465. Records of Survey - Public Officers. A public officer who has performed a survey which is subject to the requirements of

Section 8762 of the code, shall file a record of survey map or comply with Section 8765(a) of the code. In either event, the public officer shall file the information required by Section 8765(a) of the code relating to his or her survey within the time limit provided for in Section 8762 of the code.

470. Application Response.

(a) The following timeframes, based on taking and passing the first available examination, shall apply to applications for licensure as a professional engineer or as a professional land surveyor when an examination is required.

(1) Within 150 calendar days of receipt of an application, the Board shall inform the applicant in writing that the application is either accepted for filing or that it is deficient and what specific information or documentation is required to complete the application.

[Spatial data with pictures]
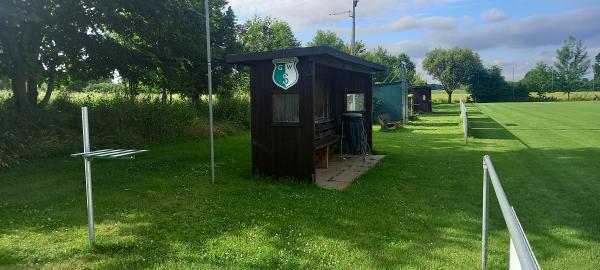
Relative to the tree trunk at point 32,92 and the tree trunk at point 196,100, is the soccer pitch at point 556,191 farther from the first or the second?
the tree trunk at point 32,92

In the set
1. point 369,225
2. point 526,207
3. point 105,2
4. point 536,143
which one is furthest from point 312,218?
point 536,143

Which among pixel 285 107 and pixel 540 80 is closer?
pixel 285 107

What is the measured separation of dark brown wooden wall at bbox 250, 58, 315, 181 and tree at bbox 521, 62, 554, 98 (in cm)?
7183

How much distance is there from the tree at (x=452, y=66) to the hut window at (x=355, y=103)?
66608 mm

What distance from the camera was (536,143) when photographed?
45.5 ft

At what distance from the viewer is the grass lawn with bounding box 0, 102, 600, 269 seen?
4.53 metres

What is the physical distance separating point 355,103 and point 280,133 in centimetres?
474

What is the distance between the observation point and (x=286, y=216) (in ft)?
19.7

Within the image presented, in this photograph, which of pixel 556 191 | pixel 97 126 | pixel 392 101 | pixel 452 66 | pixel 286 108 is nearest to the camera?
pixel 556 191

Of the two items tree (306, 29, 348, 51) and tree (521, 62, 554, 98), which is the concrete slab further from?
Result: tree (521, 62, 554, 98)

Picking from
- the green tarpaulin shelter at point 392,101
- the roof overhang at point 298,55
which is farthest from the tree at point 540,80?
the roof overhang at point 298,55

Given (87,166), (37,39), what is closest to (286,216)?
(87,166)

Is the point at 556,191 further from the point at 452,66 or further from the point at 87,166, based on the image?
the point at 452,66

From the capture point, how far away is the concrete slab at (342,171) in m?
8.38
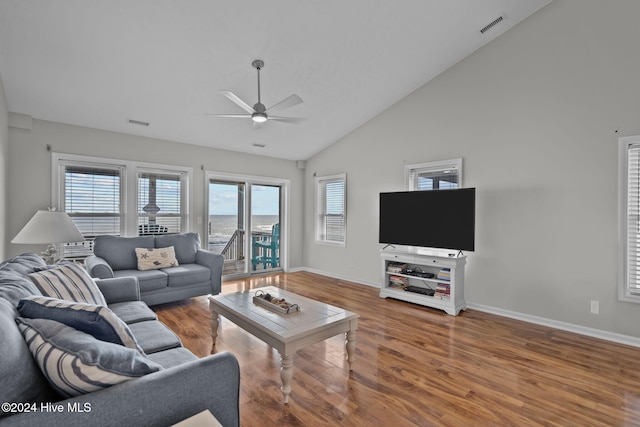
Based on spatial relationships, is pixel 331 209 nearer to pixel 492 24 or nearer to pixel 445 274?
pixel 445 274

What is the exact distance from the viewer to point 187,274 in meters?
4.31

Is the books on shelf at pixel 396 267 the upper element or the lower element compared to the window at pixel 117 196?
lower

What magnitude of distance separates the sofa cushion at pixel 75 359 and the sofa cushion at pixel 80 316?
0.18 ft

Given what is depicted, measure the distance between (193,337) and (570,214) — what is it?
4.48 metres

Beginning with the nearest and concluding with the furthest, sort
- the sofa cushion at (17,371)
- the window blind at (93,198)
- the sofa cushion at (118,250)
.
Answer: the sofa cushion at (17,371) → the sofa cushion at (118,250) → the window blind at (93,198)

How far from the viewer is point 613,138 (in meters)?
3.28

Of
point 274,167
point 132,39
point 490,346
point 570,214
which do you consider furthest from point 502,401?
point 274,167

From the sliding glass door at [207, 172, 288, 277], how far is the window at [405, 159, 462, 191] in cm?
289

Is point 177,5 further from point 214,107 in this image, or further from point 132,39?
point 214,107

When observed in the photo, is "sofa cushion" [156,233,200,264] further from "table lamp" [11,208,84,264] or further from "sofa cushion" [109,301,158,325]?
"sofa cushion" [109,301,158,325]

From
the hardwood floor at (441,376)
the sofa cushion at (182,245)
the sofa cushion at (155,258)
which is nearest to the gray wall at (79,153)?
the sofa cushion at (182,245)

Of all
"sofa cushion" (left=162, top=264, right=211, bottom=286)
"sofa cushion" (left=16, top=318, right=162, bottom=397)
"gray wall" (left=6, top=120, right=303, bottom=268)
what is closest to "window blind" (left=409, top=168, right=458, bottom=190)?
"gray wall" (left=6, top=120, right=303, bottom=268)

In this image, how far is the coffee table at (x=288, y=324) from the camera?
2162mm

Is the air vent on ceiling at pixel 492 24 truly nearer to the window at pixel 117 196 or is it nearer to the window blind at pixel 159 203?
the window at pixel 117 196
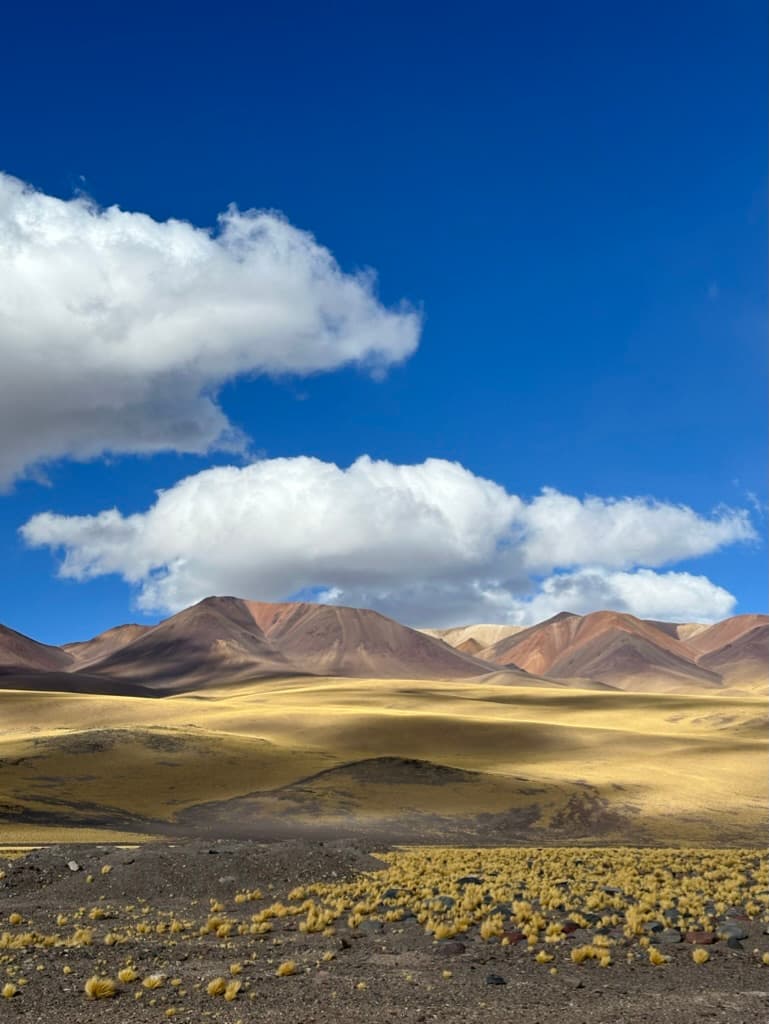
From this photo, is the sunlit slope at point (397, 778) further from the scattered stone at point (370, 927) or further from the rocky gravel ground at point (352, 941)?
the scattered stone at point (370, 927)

Written instruction: Continue the regulation text on survey records and licensure application timeframes from the point where it ends. The records were drawn from a separate source.

Response to the exercise:
(2) A complete application shall include a score for all parts of the examination. Within 60 calendar days after the filing of a complete application, the Board shall make a decision regarding the applicant’s eligibility for licensure. (b) The following timeframes, based on taking and passing the first available

examination, shall apply to applications for certification to use the titles “Engineer-in-Training” or “Land Surveyor-in-Training” when an examination is required:

(1) Within 75 calendar days of receipt of an application, the Board shall inform the applicant in writing that the application is either accepted for filing or that it is deficient and what specific information or documentation is required to complete the application.

(2) A complete application shall include a score for the examination. Within 60 calendar days after the filing of a complete application, the Board shall make a decision regarding the applicant’s eligibility to use either the title “Engineer-in-Training” or “Land Surveyor-in-Training.” (c) The following timeframes shall apply to applications for licensure as a professional

engineer or as a professional land surveyor when comity licensure is applied for and when no examination is required:

(1) Within 125 calendar days of receipt of a comity application, the Board shall inform the applicant in writing that the application is either accepted for filing and complete or that it is deficient and what specific information or documentation is required to complete the application.

(2) Within 60 calendar days after the date of filing of a complete application, the Board shall make a decision regarding the application for licensure.

471. Processing Time.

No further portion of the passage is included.